There is absolutely nothing that will support your assertion.
Well, it's part of what I do for a living, so I'll keep my own counsel.
If you were to tell me that it only takes 7 seconds to reach the Sun; I do not need to provide you with the countervailing theory to say you are wrong.
Straw man. Actual investigation points are never so cut and dried, and "impossible" in conspiracy theories is almost always merely "doesn't meet my expectation." And those expectations are typically naive, misinformed, or overly assumptive.
If I told you I reached the Sun in 7 seconds, you might be tempted to tell me that what I claimed to have done is impossible. But then you'd be assuming that I started from Earth. If, in fact, I started only a short distance away from it, then I can still be right. The art of investigation involves exactly paring away those hidden assumptions.
The same holds true for putting together "coincidences". A casual chain is not what I provided, I did not suggest that every observance is a contributing factor...
You asked us to explain an observation. You wrongly implied that the observation had to be explained by the prevailing theory of Kennedy's assassination, in a way that connected them. And if it couldn't, then that bit of evidence made the prevailing theory untenable. That's not how real investigations work. But if you want to spin a conspiracy theory that involves your proffered observation as well as a conspiracy to kill Kennedy, that theory still has to explain
more of the pertinent observations than the prevailing theory in order to be preferred over it. It may do a better job of explaining that one point, but only at the expense of all the rest.

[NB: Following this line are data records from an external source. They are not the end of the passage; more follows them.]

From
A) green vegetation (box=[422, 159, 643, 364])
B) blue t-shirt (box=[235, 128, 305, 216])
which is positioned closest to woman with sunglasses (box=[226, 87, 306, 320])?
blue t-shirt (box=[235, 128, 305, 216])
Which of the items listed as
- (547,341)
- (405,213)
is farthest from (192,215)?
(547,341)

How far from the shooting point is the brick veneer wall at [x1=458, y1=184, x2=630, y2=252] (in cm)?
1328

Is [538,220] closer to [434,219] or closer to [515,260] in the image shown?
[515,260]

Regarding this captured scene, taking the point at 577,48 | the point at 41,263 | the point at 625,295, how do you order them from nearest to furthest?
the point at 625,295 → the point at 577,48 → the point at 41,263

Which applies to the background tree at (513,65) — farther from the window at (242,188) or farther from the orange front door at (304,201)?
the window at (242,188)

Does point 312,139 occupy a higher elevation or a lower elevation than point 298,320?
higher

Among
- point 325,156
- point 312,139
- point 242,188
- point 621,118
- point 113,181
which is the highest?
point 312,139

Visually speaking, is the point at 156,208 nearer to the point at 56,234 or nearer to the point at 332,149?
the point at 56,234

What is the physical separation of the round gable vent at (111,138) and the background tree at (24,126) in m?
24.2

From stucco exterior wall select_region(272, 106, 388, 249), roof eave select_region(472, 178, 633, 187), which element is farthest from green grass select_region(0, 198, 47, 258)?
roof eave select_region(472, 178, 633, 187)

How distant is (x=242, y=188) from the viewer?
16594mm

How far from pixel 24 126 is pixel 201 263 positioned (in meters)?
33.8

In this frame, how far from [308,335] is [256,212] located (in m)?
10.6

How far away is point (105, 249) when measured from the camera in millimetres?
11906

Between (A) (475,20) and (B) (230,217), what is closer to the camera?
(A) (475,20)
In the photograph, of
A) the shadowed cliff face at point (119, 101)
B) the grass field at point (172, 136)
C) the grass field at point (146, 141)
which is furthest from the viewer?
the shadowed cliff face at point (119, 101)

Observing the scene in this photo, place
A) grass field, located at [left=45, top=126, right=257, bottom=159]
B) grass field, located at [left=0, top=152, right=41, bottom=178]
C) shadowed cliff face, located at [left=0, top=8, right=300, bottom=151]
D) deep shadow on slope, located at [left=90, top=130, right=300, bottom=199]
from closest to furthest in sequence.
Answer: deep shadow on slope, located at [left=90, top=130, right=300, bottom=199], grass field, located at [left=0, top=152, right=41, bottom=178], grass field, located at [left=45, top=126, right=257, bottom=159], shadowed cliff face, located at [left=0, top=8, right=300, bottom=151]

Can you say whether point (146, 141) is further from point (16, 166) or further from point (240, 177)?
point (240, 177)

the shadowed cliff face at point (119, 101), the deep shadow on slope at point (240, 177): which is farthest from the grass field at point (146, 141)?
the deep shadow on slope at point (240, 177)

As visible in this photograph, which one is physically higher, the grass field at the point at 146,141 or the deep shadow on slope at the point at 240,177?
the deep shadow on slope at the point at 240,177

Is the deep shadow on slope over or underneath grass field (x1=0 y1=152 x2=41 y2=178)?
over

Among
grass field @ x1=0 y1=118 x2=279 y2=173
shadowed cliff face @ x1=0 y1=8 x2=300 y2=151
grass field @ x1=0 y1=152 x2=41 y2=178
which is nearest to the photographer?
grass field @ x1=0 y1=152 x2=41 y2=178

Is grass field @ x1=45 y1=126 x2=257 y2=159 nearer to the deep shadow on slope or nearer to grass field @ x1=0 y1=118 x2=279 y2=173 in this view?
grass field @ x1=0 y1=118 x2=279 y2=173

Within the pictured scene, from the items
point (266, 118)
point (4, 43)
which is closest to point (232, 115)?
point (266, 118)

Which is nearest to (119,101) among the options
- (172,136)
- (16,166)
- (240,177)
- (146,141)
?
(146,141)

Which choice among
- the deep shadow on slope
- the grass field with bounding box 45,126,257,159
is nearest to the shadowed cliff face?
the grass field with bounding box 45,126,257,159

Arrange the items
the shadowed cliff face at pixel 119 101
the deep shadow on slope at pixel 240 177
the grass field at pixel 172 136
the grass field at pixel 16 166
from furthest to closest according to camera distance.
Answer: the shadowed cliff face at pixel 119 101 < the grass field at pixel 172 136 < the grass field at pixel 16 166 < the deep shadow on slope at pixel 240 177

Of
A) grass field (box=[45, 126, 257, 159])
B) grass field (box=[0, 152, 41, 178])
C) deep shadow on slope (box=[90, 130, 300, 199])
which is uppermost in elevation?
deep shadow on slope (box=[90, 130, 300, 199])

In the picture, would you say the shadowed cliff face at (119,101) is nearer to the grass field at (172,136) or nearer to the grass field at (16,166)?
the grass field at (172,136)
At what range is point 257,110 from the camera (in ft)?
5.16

Parsimony is the concept you're missing. Telling a conspiracy theory that explains only the proffered observation plus a few more doesn't result in a parsimonious theory. It leaves too many other ends untied and is overall a worse theory.

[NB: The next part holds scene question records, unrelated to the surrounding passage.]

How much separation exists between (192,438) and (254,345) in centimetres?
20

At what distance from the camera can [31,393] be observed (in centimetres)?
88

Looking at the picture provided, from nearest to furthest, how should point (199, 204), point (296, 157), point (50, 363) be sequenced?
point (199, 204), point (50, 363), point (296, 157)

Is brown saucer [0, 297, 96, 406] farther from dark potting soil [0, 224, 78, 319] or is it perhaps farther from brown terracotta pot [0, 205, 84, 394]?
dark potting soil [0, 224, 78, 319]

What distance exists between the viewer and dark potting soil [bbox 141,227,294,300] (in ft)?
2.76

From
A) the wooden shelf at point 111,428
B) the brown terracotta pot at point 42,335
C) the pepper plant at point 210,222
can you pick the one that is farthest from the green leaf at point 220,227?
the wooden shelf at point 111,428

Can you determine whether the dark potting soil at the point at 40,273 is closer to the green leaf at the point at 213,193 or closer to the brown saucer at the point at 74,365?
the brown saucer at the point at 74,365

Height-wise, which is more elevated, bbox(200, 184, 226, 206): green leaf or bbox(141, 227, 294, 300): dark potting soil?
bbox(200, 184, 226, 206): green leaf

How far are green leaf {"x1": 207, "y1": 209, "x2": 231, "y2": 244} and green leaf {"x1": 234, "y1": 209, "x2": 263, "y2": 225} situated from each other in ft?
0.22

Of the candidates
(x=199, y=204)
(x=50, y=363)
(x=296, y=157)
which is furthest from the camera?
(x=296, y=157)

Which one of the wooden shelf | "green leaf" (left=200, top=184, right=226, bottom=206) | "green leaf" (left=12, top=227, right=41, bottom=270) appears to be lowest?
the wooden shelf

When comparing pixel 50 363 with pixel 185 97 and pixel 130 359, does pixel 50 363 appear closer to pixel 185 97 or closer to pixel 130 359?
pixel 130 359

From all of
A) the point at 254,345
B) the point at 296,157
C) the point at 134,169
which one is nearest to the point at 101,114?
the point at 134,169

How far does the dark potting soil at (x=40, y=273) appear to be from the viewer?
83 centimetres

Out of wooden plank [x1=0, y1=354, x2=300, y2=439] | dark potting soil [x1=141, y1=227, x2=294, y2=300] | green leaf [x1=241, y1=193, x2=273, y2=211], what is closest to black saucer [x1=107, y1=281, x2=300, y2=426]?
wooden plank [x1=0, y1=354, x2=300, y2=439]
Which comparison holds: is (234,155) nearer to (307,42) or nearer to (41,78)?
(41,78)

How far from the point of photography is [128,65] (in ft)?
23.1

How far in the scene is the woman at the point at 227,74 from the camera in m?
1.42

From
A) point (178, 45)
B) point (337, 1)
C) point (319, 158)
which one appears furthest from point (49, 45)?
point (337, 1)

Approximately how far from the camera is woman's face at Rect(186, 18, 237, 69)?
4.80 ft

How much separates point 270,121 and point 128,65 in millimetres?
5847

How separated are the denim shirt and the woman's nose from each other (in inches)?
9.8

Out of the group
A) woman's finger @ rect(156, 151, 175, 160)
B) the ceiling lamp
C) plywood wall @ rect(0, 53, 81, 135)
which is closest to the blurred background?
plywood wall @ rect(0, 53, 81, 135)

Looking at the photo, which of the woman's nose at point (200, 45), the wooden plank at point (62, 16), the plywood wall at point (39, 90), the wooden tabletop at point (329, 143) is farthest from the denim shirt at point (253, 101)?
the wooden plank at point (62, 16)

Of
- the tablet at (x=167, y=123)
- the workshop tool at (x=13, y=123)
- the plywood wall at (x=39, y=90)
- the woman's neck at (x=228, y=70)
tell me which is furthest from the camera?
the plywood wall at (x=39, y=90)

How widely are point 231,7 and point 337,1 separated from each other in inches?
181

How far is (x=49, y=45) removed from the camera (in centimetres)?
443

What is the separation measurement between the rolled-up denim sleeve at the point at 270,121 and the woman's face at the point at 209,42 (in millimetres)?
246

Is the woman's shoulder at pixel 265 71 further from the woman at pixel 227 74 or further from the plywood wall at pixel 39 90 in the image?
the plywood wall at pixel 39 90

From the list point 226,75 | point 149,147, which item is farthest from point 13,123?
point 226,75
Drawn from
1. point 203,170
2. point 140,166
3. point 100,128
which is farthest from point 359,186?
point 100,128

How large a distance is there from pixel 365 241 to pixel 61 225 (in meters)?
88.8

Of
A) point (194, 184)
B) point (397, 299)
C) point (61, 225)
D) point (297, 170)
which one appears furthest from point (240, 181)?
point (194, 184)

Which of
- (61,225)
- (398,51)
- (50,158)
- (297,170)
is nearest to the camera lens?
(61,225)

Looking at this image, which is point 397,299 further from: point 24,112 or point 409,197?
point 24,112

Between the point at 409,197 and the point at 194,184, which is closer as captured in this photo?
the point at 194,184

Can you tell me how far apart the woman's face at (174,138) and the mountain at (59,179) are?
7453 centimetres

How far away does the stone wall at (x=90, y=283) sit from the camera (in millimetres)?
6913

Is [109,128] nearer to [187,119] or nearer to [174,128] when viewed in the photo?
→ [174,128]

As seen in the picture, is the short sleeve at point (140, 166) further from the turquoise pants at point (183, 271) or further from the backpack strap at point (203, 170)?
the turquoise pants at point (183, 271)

my example does require a logical explanation...
Your attempt to connect it to the Kennedy assassination is purely conjectural. That's exactly my point. You find one isolated observation, and feel the need to incorporate it into some overall historical theory that explains everything. Not necessary: there are several causal chains at work at any given time in any domain of evidence. It is not necessary that they all be interrelated.
...as it is outside the standard deviation of put options for the aerospace industry.
No, it isn't. I'm an engineer. I currently work in the aerospace industry, and part of my duties include forensic investigation of incidents.